**Source excerpt:**
Rothschild Boulevard has long been Tel-Aviv's glitziest street with it cafes, bars, restaurants and the city's most expensive real estate. You may need to be wealthy to live on his street but there is no such requirement for spending time here. Every day thousands of Tel-Avivians stroll along the lovely central pedestrianised section, sheltered from the stifling summer heat by the gorgeous jacaranda trees, stopping off at one of the several kiosks for a drink and a chat and to watch the countless dog-walkers, buggy-pushers, cyclists and skateboarders go by.
Book-ended by Habima (the national theatre) at one end and Independence Hall at the other, Rothschild has seen some of the major events in Israel's modern history and this is reflected in its architectural ensemble with examples of Eclectic and Bauhaus styles as well as some ultra modern buildings and even a little Brutalism. It is not hard to imagine how the street must have looked in the 1930's with its sparkling white modernist apartment blocks contrasting with the green of the walkway. Over time several of these buildings deteriorated, some quite badly, but in the last few years many have been restored. I was recently back in Tel-Aviv and had the chance to see some of the results of this work.
Josef and his son Ze'ev Berlin were two of the city's most prolific architects during the 1930's. Berlin the elder worked first in the eclectic style before embracing modernism. The Berlins worked together on a number of projects including the apartment block at 82 Rothschild Boulevard.
Located on the corner of Rothschild and Mazeh Street, it is characterised by its simplicity with straight, clean lines. The corner location makes it difficult to fulfil some of the Bauhaus principles, particularly the idea of emphasising the vertical axis of a structure but nonetheless this building has a real presence. It was originally a three-storey house with two apartments per floor, flanking the stairwell and reflecting the symmetry of the building's design. The glazed facade of the stairwell sometimes called a "thermometer' is perhaps the most outstanding deature. There are also protruding balconies on the facade for the flats at the end of each wing. Designed for the Braun-Rabinsky families, construction was completed in 1932.

**Source data:**
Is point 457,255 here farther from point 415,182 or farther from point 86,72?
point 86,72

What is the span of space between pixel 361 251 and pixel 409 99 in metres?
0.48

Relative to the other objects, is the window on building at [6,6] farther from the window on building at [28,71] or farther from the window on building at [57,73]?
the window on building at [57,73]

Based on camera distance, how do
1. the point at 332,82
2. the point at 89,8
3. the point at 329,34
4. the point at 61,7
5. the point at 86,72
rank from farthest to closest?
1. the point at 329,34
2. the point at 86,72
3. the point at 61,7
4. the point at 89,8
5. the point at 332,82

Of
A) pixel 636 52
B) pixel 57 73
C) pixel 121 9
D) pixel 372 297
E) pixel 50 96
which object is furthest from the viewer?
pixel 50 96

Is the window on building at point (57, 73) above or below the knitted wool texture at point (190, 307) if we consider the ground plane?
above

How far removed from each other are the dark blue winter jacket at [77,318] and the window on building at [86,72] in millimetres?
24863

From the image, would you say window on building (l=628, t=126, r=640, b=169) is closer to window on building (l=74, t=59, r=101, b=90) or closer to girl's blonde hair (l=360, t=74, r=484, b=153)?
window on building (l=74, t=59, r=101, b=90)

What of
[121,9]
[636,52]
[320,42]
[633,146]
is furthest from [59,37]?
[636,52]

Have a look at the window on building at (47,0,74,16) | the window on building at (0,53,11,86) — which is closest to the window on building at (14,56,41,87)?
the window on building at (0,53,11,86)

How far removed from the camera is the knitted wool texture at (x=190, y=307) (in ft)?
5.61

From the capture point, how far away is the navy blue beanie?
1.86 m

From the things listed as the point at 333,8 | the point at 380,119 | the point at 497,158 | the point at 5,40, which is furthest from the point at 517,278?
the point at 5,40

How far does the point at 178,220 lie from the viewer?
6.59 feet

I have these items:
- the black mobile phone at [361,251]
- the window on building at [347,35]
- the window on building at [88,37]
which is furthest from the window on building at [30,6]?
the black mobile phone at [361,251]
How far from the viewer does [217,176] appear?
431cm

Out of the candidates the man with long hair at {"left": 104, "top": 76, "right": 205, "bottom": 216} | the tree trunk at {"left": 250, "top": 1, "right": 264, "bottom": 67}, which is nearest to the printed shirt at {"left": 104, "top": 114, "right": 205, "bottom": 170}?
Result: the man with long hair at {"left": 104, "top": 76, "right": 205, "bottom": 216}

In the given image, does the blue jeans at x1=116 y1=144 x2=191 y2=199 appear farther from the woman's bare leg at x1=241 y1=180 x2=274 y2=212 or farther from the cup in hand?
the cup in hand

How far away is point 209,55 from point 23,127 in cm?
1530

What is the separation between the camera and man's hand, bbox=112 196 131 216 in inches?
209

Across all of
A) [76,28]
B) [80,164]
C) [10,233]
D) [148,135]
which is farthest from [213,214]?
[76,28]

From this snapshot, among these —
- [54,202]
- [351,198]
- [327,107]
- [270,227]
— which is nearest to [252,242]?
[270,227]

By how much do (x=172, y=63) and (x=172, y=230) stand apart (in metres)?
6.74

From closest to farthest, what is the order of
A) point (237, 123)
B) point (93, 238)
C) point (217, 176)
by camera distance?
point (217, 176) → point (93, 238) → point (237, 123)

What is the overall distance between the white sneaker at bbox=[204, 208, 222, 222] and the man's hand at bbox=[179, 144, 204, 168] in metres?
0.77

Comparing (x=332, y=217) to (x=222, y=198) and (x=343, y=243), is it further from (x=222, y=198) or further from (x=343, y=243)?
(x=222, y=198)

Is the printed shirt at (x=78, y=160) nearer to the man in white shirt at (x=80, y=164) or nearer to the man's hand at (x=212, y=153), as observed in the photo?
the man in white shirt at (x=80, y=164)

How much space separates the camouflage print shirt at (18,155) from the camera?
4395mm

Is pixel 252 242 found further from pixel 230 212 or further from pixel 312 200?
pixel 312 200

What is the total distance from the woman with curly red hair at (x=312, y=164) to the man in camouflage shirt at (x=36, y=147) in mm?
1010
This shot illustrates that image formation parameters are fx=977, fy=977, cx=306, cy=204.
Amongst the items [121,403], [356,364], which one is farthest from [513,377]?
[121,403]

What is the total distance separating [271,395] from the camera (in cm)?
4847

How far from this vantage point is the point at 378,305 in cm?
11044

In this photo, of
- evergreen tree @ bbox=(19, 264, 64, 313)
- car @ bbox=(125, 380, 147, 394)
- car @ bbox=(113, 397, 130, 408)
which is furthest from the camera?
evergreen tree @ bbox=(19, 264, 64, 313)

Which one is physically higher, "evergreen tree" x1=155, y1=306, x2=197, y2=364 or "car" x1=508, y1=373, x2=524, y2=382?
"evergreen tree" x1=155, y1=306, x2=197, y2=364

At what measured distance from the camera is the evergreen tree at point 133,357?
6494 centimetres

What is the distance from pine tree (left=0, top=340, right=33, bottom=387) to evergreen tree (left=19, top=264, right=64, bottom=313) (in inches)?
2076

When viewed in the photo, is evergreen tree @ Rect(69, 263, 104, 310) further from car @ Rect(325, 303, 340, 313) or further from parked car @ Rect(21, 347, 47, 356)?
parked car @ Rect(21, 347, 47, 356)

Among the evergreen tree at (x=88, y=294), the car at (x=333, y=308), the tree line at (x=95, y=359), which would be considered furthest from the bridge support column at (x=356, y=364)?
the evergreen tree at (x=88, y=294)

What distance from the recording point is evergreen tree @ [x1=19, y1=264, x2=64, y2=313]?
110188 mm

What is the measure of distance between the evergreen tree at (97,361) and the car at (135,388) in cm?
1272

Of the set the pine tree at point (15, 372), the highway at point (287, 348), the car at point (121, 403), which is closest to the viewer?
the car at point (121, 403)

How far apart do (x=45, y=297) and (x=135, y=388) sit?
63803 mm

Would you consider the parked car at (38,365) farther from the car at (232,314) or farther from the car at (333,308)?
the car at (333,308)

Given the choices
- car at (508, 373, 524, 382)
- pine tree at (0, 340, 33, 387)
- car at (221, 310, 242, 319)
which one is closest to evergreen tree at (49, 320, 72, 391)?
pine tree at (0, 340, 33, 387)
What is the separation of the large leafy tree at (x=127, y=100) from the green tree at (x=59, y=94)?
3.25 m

**Goal of the exercise:**
In the Rothschild Boulevard text, what kinds of passersby does the writer say people at the kiosks watch going by?

**Right answer:**
Dog-walkers, buggy-pushers, cyclists and skateboarders.